This past week in my group-coaching program, our topic was guilt and shame. Through my years as a therapist in both private and group settings, I know these two emotions are common, destructive, and often confused. My clients are often hesitant to open up about these feelings (because they are ashamed and feel guilty that they are betraying their parents), but once we unpack what's really going on, a new sense of clarity emerges and a transformation can take place.
I want to break down what these two emotions mean, how they impact your behavior and how you can move past them to create a more empowered and fulfilling life.
"Shame and guilt are at the root of all dysfunctions in families," says Jane Middelton-Moz, author of Shame & Guilt: Masters of Disguise. "After decades of obscurity," she says, "confused with and overshadowed by guilt -- shame is increasingly recognized as a powerful, painful, and potentially dangerous emotion, especially for those who don't understand its origins or know how to manage it."
Middleton-Moz is making an impactful statement here. This single emotion -- shame -- is the root of our family dysfunctions, which then impact how we deal in every other social situation -- work, romantic and otherwise.
Unfortunately, shame has become normalized, and it's considered highly unusual if we don't experience some level of shame in our lives. For example, embarrassment and shyness -- unless they're extreme or long lasting -- are considered "normal" behaviors. And of course, we revere humility and consider it socially desirable, yet it too, can be a form of shame.
Shame vs. Guilt
Often, shame and guilt are lumped into the same category, but they are very different emotions.
Guilt is the feeling of doing something wrong.
Shame is the feeling of being something wrong. In other words, when you feel shame, you essentially feel as though something is inherently wrong with you.
Guilt is often seen as positive, in that it is the response of healthy individuals who realize that they have done something wrong. This can lead to more responsible and positive behavior and actions to "right their wrong."
Shame, on the other hand, directs individuals into destructive behaviors. Rather than seeing an action you took as wrong, you see yourself as wrong, which if uncorrected, can lead to violent behavior. (We are learning more and more, especially through research that's been conducted over the past 10 years, that issues such as social phobias, eating disorders, domestic violence, substance abuse, road rage, schoolyard and workplace rampages and sexual offenses result when shame is not properly handled and becomes part of a person's self-image or self-worth.)
Obsessive feelings of guilt and feeling "guilty" when you've done nothing wrong is actually shame.

(Records taken from a dataset)
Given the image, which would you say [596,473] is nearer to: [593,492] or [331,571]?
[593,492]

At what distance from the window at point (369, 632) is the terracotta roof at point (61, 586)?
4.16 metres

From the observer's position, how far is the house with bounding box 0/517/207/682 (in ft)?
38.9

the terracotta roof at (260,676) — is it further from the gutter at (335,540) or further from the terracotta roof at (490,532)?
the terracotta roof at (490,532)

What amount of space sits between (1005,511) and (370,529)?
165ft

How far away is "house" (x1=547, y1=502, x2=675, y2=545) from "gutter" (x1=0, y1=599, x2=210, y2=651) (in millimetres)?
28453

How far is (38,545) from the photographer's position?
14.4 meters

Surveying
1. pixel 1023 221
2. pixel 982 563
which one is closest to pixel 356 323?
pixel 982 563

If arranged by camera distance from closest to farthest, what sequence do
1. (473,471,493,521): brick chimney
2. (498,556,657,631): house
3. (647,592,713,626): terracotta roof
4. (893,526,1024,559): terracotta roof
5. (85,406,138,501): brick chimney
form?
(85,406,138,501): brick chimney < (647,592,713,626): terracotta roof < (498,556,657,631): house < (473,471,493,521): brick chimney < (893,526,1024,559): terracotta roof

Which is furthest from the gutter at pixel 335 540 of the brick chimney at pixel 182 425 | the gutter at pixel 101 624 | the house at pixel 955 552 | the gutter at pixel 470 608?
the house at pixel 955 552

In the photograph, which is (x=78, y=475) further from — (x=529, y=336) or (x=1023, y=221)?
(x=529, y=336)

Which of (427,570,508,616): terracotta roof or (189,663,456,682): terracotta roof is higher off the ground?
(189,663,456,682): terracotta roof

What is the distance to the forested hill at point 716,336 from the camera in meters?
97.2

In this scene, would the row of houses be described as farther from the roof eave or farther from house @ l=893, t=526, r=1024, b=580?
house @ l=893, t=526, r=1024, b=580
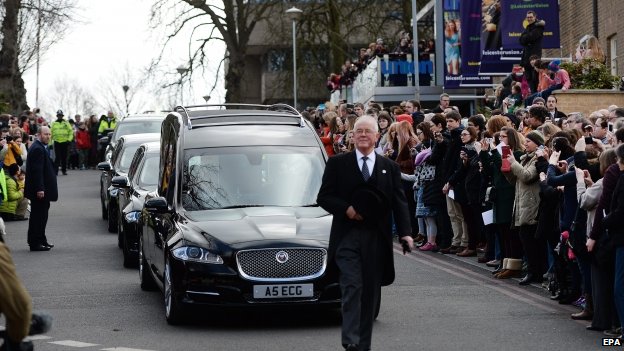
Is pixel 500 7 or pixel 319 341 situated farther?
pixel 500 7

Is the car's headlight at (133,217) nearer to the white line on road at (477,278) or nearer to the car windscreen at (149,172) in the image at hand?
the car windscreen at (149,172)

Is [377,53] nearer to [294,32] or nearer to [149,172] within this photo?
[294,32]

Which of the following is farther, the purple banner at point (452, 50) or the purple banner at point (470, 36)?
the purple banner at point (452, 50)

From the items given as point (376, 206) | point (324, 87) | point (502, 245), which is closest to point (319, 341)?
point (376, 206)

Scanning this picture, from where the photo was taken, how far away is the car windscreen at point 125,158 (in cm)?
2364

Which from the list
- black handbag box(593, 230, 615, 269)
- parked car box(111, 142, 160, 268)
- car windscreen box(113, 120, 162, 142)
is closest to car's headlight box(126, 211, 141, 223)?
parked car box(111, 142, 160, 268)

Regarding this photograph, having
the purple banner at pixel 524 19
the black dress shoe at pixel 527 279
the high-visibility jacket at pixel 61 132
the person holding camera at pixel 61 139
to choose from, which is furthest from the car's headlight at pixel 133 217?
the high-visibility jacket at pixel 61 132

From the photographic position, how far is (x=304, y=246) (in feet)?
40.8

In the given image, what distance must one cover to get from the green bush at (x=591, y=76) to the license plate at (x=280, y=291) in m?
13.5

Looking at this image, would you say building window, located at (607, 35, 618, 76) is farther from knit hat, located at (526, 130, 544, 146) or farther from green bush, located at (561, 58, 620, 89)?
knit hat, located at (526, 130, 544, 146)

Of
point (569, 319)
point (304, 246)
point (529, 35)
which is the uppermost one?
point (529, 35)

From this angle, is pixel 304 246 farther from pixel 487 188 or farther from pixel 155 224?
pixel 487 188

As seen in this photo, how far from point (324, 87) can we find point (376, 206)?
49.9 m

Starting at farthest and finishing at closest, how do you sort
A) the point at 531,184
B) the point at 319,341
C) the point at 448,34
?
the point at 448,34 < the point at 531,184 < the point at 319,341
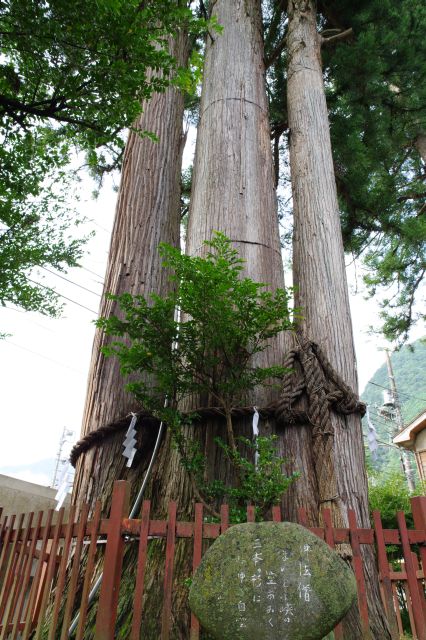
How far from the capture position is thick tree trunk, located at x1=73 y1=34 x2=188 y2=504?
3055mm

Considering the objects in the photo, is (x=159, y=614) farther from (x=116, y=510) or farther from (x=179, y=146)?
(x=179, y=146)

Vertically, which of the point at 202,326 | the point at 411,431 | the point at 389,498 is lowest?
the point at 202,326

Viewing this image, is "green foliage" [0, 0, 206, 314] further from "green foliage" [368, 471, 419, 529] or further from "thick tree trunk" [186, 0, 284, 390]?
"green foliage" [368, 471, 419, 529]

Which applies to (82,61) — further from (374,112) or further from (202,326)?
(374,112)

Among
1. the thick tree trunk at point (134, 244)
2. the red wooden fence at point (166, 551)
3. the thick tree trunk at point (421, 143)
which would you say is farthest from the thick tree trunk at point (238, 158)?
the thick tree trunk at point (421, 143)

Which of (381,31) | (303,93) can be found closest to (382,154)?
(381,31)

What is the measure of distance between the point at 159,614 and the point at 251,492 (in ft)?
2.30

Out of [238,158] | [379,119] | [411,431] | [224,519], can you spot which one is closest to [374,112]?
[379,119]

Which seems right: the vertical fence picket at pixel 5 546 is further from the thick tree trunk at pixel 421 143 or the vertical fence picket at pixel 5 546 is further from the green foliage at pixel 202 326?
the thick tree trunk at pixel 421 143

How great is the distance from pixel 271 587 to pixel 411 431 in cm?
1138

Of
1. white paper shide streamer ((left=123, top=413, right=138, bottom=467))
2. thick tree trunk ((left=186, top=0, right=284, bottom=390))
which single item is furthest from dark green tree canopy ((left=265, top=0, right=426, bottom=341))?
Answer: white paper shide streamer ((left=123, top=413, right=138, bottom=467))

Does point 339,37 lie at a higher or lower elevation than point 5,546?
higher

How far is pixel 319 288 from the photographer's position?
3.43 m

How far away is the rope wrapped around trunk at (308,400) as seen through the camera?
2615 mm
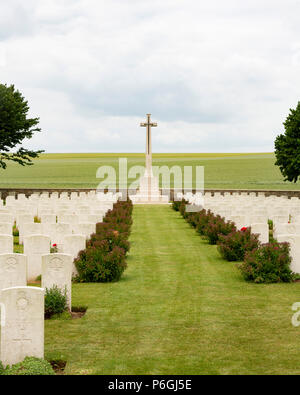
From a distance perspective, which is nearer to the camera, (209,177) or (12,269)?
(12,269)

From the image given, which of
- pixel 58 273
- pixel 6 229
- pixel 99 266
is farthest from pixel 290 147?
pixel 58 273

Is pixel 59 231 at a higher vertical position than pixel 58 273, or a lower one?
higher

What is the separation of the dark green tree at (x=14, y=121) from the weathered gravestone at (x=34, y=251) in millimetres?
26983

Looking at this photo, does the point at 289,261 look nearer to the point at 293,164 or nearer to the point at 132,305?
the point at 132,305

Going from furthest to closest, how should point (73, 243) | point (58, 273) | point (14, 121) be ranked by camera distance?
point (14, 121), point (73, 243), point (58, 273)

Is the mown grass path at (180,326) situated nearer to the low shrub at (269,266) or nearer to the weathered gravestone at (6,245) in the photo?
the low shrub at (269,266)

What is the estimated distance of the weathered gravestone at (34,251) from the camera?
39.6 feet

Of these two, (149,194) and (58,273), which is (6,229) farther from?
(149,194)

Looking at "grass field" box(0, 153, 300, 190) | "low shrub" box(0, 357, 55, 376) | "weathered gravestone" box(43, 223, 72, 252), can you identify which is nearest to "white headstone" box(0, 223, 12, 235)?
"weathered gravestone" box(43, 223, 72, 252)

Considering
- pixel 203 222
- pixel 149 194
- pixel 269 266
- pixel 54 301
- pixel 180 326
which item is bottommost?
pixel 180 326

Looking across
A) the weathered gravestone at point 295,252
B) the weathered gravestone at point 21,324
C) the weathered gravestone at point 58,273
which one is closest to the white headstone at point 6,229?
the weathered gravestone at point 58,273

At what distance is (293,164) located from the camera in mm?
38844

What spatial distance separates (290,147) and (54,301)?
3298 cm

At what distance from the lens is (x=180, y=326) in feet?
28.6
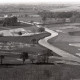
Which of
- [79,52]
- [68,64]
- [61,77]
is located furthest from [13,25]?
[61,77]

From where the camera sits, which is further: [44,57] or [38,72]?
[44,57]

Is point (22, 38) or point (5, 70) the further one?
point (22, 38)

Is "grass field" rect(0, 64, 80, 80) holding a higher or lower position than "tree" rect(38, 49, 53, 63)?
higher

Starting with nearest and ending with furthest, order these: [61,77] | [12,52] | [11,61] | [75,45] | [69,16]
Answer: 1. [61,77]
2. [11,61]
3. [12,52]
4. [75,45]
5. [69,16]

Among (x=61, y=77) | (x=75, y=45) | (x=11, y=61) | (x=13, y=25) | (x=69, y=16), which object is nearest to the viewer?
(x=61, y=77)

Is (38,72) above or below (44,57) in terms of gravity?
above

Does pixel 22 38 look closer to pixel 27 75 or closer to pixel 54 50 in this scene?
pixel 54 50

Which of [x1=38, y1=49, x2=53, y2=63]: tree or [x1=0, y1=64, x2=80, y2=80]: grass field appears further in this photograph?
[x1=38, y1=49, x2=53, y2=63]: tree

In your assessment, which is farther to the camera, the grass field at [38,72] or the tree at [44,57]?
the tree at [44,57]

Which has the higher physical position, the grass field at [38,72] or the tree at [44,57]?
the grass field at [38,72]
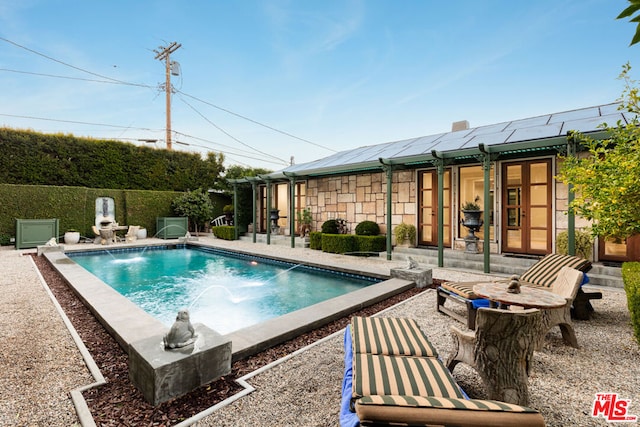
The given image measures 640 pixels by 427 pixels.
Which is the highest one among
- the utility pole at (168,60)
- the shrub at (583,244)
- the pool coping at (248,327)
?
the utility pole at (168,60)

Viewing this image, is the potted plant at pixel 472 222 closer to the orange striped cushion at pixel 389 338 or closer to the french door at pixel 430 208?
the french door at pixel 430 208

What to do:
a. In the text on shame and guilt, turn the paragraph beginning "Shame, on the other hand" into a short list that keeps its main facts.
b. Go on with the text on shame and guilt, writing what comes after its last sentence.

Expected results:
a.
- Shame leads people into destructive behavior.
- Instead of seeing an action as wrong, a person feeling shame sees themselves as wrong. Left uncorrected, this can lead to violent behavior.
- Research from the past 10 years increasingly shows that when shame is not properly handled and becomes part of a person's self-image or self-worth, it results in issues such as social phobias, eating disorders, domestic violence, substance abuse, road rage, schoolyard and workplace rampages, and sexual offenses.

b.
The effects of shame are much more damaging than those of guilt.
The Origins of Shame
Marilyn J. Sorensen, Ph.D., author of Breaking the Chain of Low Self-Esteem explains:
Low self-esteem ALWAYS forms in childhood. The attitudes and degree of health of the parent will be passed on to the child...
Low self-esteem is actually a thinking disorder in which an individual views (thinks of) himself as inadequate, unacceptable, unworthy, unlovable, and/or incompetent -- thinking that permeates every aspect of a person's life.
These feelings of inferiority are the root of low self-esteem, which develops into shame.
People who suffer from low self-esteem become highly sensitive to how others view them and live in chronic fear of doing or saying the wrong thing in any given situation. The fear of being rejected or unworthy socially is fueled by the shame-induced fear that something is inherently wrong with them...and the cycle continues.
Moving Past Shame and Guilt
Becoming aware of your shame and guilt is the first step toward resolving it.
I want to challenge you to take some time this weekend to write about your relationship to shame and guilt.
Think about the following: In your own life, did you or do you feel these emotions around shame and guilt? For example, do you feel embarrassed a lot? Do you often feel you are doing the wrong thing? Do you feel that you don't belong? Do you often wonder, "What's wrong with me?"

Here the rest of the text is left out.